Terroropfer

Seit vielen Jahren leiden die Bewohner Israels in unterschiedlichen Regionen unter Raketenbeschuss, Bombenattentaten, Messerattacken und ähnlichen Terrorangriffen. Viele der Terror-Opfer leiden auch nach der Heilung ihrer körperlichen Verletzungen noch lange unter posttraumatischen Belastungen: Ängste, Alpträume, Schlafstörungen, übermäßige Schreckhaftigkeit, Konzentrationsschwierigkeiten und anderen Symptomen. Den Betroffenen und auch ihren Angehörigen, die ja oft mitleiden, wollen wir helfen, aus diesem bedrückenden Zustand herauszukommen und  zu einem normalen Leben zurückzufinden. 

Hineni Jerusalem und Keren-Hayesod

In Israel arbeitet Christen an der Seite Israels mit Hineni Jerusalem zusammen, einer Organisation, die sich um Terror-Opfer kümmert und ihnen weitreichende psychologische und vielfältige therapeutische sowie auch materielle Hilfen bietet.

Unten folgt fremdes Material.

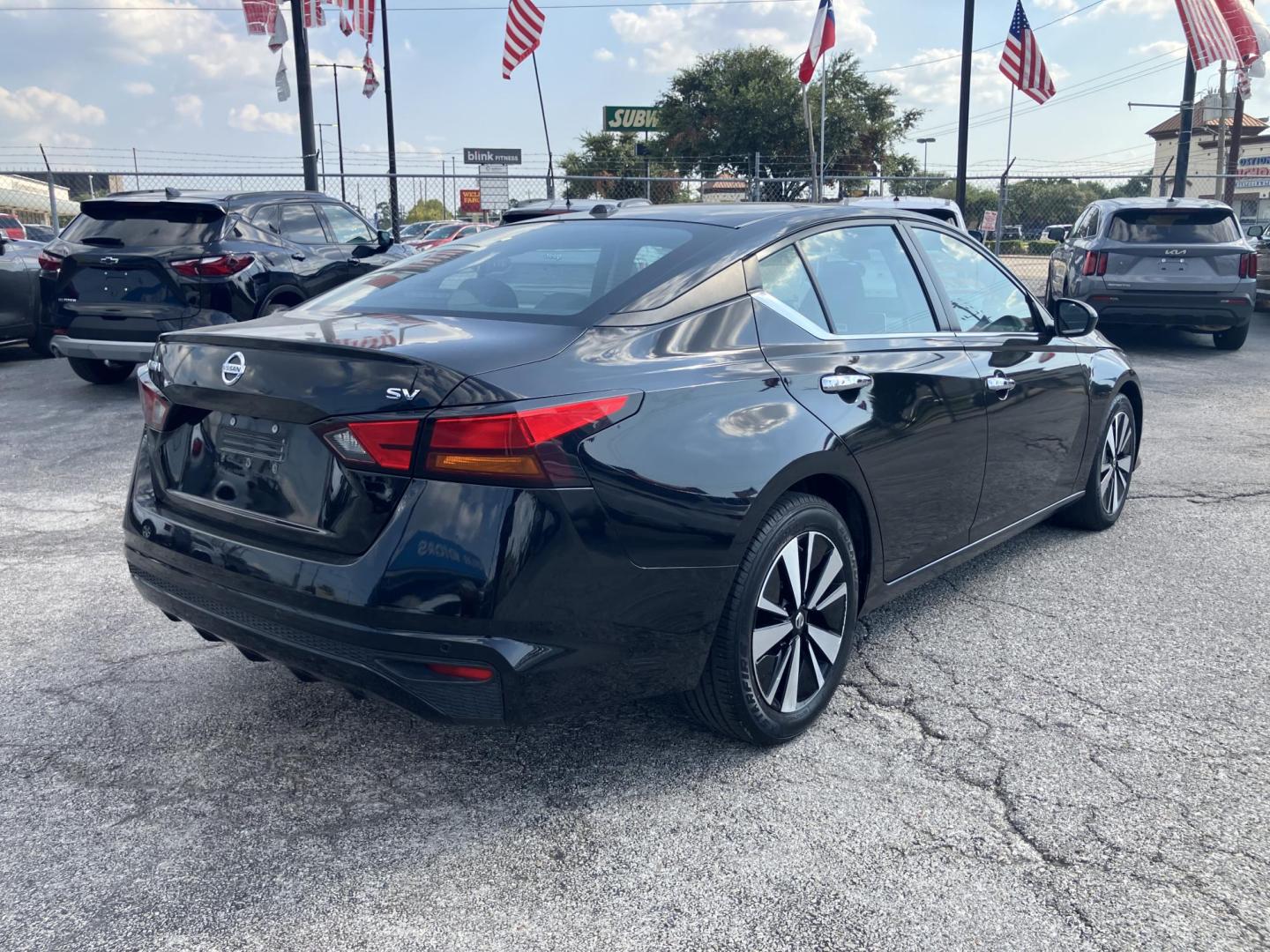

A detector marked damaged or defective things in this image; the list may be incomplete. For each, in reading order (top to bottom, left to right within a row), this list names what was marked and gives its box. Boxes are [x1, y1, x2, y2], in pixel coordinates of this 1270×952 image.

cracked asphalt pavement [2, 322, 1270, 952]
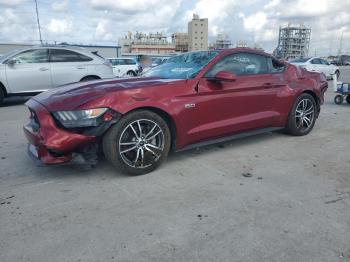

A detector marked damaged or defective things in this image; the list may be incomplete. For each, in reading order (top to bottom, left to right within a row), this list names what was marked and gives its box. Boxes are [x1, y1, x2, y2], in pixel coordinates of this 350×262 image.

damaged hood [30, 77, 180, 111]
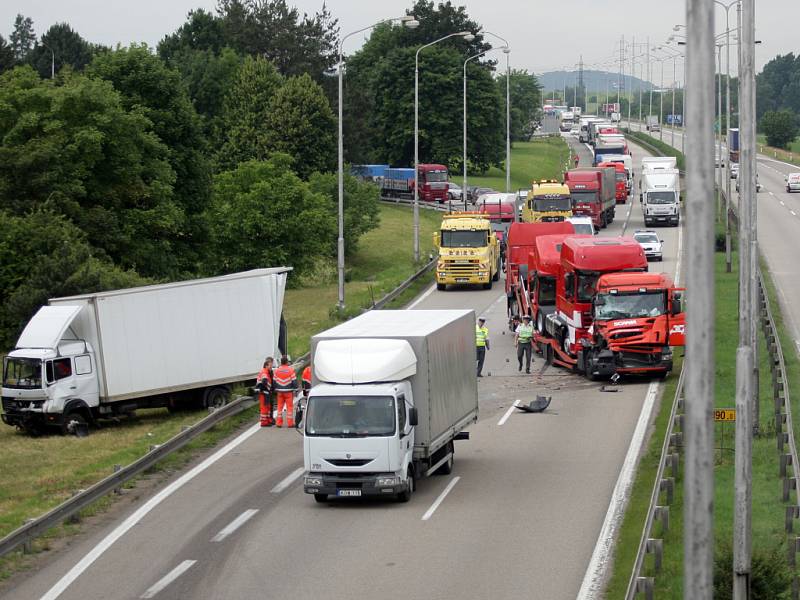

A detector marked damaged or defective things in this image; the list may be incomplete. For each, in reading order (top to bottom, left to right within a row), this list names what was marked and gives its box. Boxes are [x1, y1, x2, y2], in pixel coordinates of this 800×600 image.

crashed truck cab [2, 308, 99, 434]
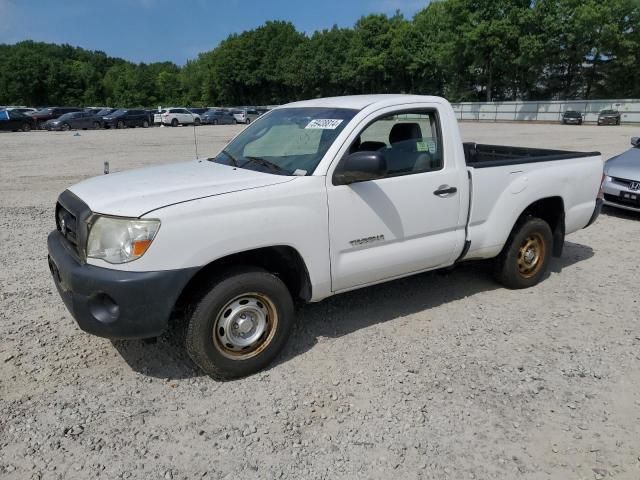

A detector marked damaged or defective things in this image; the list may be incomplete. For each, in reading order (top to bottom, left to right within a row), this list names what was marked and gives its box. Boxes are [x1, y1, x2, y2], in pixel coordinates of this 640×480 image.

rusty steel wheel [516, 232, 544, 278]
rusty steel wheel [214, 292, 278, 360]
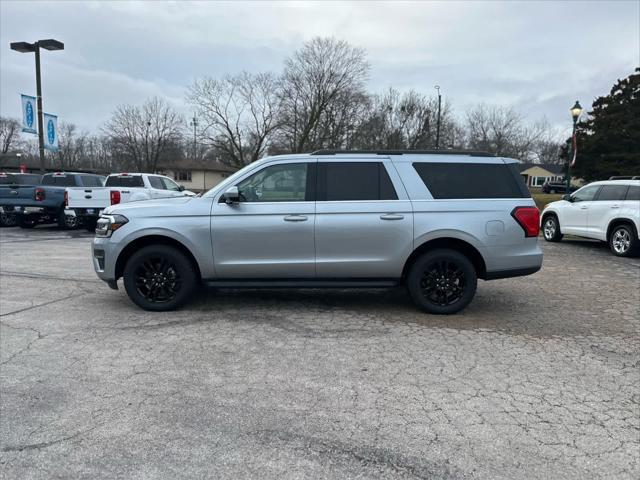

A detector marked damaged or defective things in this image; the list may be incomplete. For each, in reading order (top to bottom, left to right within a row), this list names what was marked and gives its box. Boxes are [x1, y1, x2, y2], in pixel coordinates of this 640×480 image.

cracked asphalt pavement [0, 227, 636, 478]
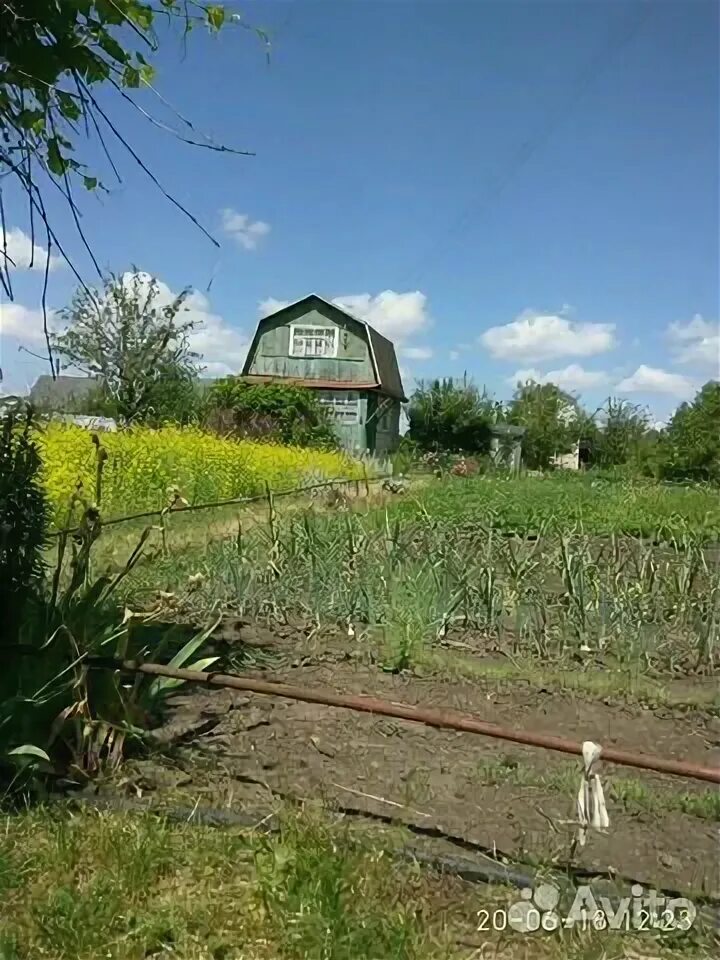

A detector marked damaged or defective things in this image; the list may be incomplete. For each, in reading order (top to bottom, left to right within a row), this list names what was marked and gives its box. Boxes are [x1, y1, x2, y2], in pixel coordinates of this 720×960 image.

rusty metal pipe [108, 660, 720, 788]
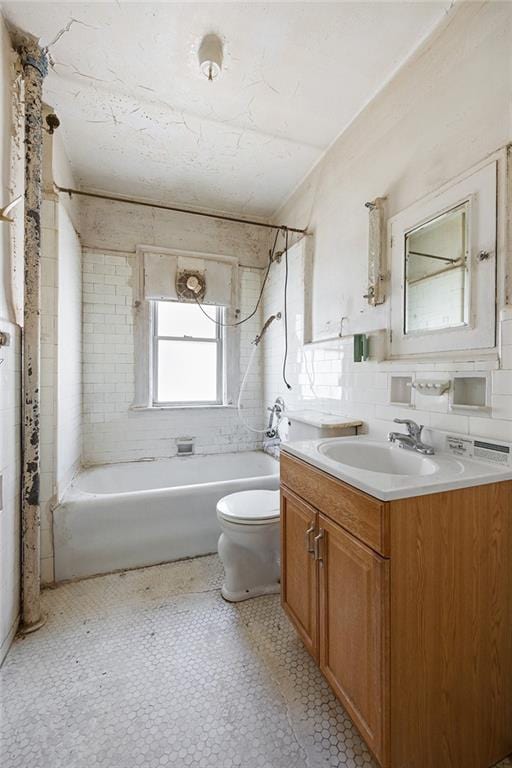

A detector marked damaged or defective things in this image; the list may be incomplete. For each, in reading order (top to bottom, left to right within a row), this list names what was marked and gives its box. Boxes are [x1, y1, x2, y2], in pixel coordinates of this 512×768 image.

cracked plaster ceiling [4, 1, 452, 218]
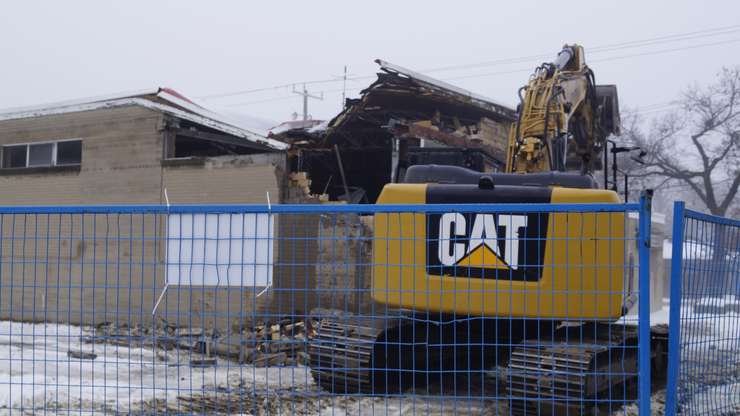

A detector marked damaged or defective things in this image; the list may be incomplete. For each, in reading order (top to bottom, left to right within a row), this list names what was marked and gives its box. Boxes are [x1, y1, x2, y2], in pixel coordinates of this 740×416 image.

broken window [1, 140, 82, 169]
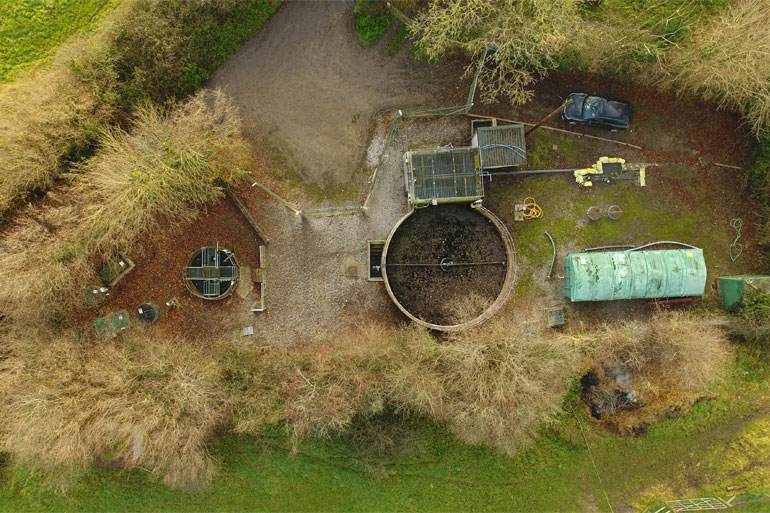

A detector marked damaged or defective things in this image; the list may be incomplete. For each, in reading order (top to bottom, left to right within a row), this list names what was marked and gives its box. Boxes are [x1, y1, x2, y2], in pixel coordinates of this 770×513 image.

rusty tank rim [380, 204, 516, 332]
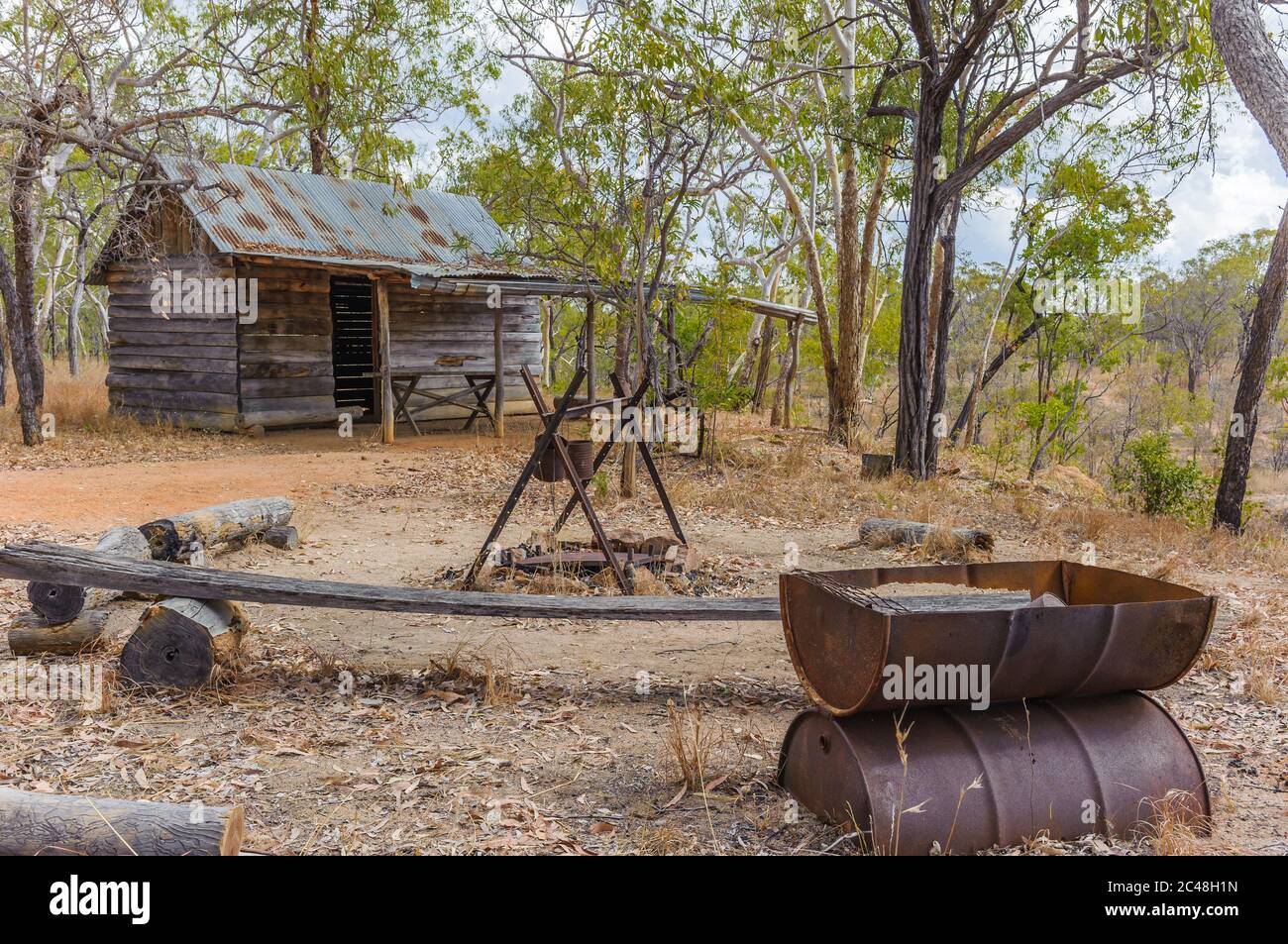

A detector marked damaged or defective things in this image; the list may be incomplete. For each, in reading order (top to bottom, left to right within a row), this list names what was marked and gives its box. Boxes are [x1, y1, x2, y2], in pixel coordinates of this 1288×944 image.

rusty corrugated iron roof [157, 157, 522, 275]
rusty barrel [778, 559, 1211, 715]
rusty metal sheet [778, 564, 1211, 710]
rusty metal trough [773, 559, 1216, 715]
rusty metal trough [773, 559, 1216, 855]
rusty barrel [778, 689, 1211, 855]
rusty metal sheet [778, 689, 1211, 855]
rusty metal trough [778, 689, 1211, 855]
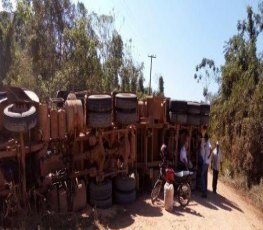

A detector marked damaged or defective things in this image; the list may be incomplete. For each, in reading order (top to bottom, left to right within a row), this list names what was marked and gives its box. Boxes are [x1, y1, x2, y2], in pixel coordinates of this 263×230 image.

overturned truck [0, 87, 210, 217]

In Verbindung mit Keren Hayesod unterstützt Christen an der Seite Israels auch Therapiemaßnahmen für Kinder und Erwachsene die an einem posttraumatischen Schocksyndrom leiden. Die Therapiemaßnahmen sollen den Traumatisierten neuen Lebensmut geben und ihnen ein weitgehend normales Leben ermöglichen. 

Zusätzlich lädt Christen an der Seite Israels jedes Jahr Betroffene zu einer Erholungswoche nach Deutschland und Österreich ein, um ihnen hier eine Zeit des Abstandes und der Entspannung zu verschaffen. Solche Regenerationszeiten werden von Psychologen und Trauma-Experten empfohlen und haben sich immer wieder als sehr heilsam für die traumatisierten Terror-Opfer erwiesen.